Internet sharing

This article explains how to share the internet connection from one machine to other(s).

Requirements

The machine acting as server should have an additional network device. That network device requires a functional data link layer to the machine(s) that are going to receive internet access:

To be able to share internet to several machines a switch can provide the data link layer connection.
A wireless device can share access to several machines as well, see Software access point first for this case.
If you are sharing to only one machine, a crossover cable is sufficient. In case one of the two computers' ethernet cards has MDI-X capability, a crossover cable is not necessary and a regular ethernet cable can be used. Executing ethtool interface | grep MDI as root helps to figure it.

Configuration

Note: This section assumes that the network device connected to the client computer(s) is named net0 and the network device connected to the internet is internet0.

Tip: You can rename your devices to this scheme using udev#Setting static device names.

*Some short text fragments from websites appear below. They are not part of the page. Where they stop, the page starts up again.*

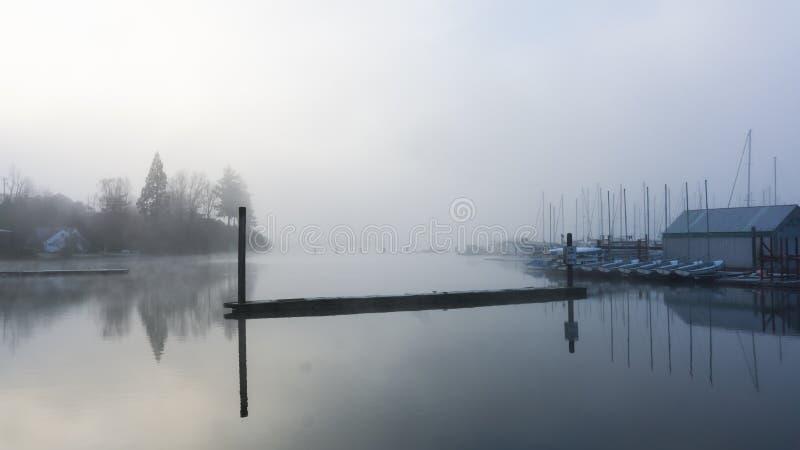 Nebelhafte Hafen- und Bootsanlegestelle stockbilder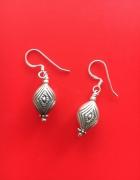 Zdobione srebrne kolczyki indyjskie...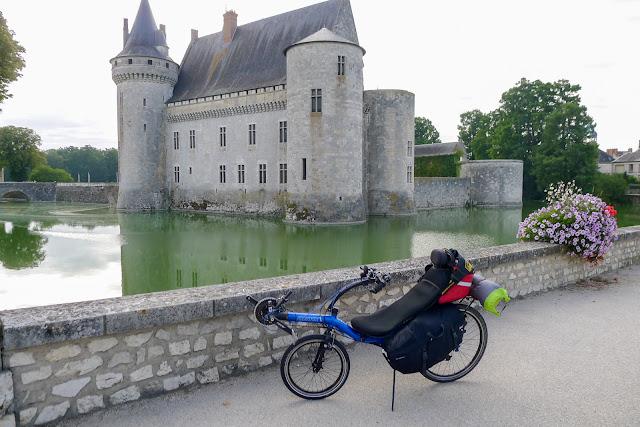 De Paris à Narbonne en vélo, Sully-sur-Loire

All configuration is done on the server computer, except for the final step of #Assigning IP addresses to the client PC(s).

Static IP address

On the server computer, assign a static IPv4 address to the interface connected to the other machines. The first 3 bytes of this address cannot be exactly the same as those of another interface, unless both interfaces have netmasks strictly greater than /24.

# ip link set up dev net0
# ip addr add 192.168.123.100/24 dev net0 # arbitrary address

To have your static IP assigned at boot, you can use a network manager.

Enable packet forwarding

Warning: Enabling IP forwarding without a properly configured firewall is a security risk.

To check the current packet forwarding settings, run:

# sysctl -a | grep forward

You will note options for controlling forwarding per default, per interface, as well as separate options for IPv4/IPv6 per interface. For detailed description of all available options, see the kernel documentation.

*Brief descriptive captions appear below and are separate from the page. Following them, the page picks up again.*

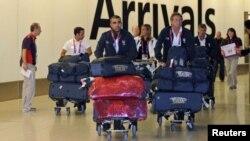 Integrantes del equipo olímpico de Italia cuando llegaban al aeropuerto de Heathrow, en la capital británica.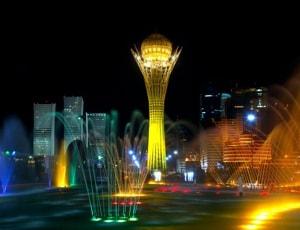 Уникальная достопримечательность Казакстана - монумент Байтерек.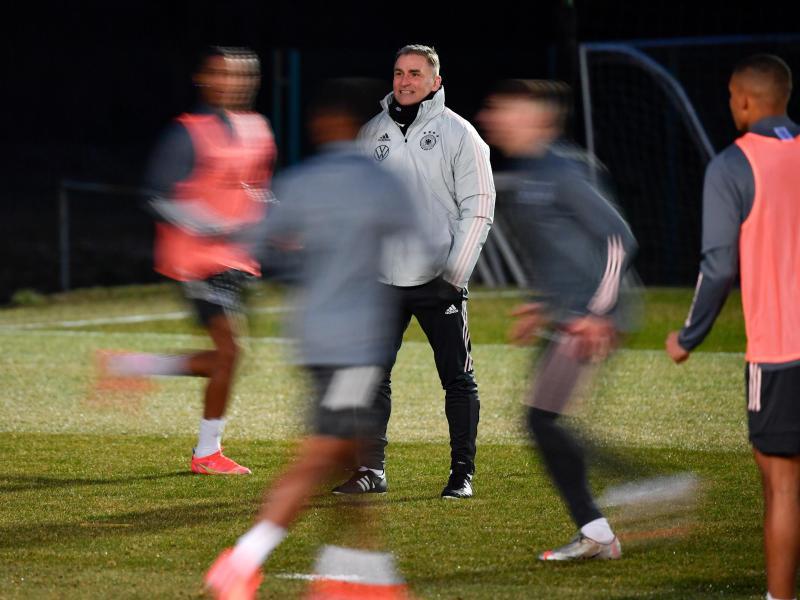 Trainer Stefan Kuntz (M) leitet das Training der U21-Nationalmannschaft. Foto: Marton Monus/dpa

To enable IPv4 and IPv6 packet forwarding, configure sysctl to set these settings:

net.ipv4.ip_forward = 1
net.ipv4.conf.all.forwarding = 1
net.ipv6.conf.all.forwarding = 1

Tip: To enable packet forwarding selectively for a specific interface, use net.ipv[46].conf.interface_name.forwarding=1 instead.

Warning:

This article or section is out of date.

Reason: Most likely outdated. As systemd-netword 256+ now supports setting IPv4Fowarding on a per link level. Please delete this Note, and below warning on confirmation. (Discuss in Talk:Internet sharing)

If the system uses systemd-networkd to control the network interfaces, a per-interface setting for IPv4 is not possible, i.e. systemd logic propagates any configured forwarding into a global (for all interfaces) setting for IPv4. The advised work-around is to use a firewall to forbid forwarding again on selective interfaces. See the systemd.network(5) manual page for more information. The IPForward=kernel semantics introduced in a previous systemd release 220/221 to honor kernel settings does not apply anymore.[1] [2]

To make changes persistent across reboots, see Sysctl#Configuration. You might consider writing settings to a file with a descriptive filename, such as /etc/sysctl.d/30-ipforward.conf.

Afterwards it is advisable to double-check forwarding is enabled as required after a reboot.

Packet forwarding with systemd-networkd

This article or section is a candidate for merging with systemd-networkd#[Network].

Notes: An arbitrary file naming does not make sense for a generic example. A .network file without a [Match] section does not make sense. Simply say what needs to be set and link to the systemd-networkd#[Network] page. (Discuss in Talk:Internet sharing)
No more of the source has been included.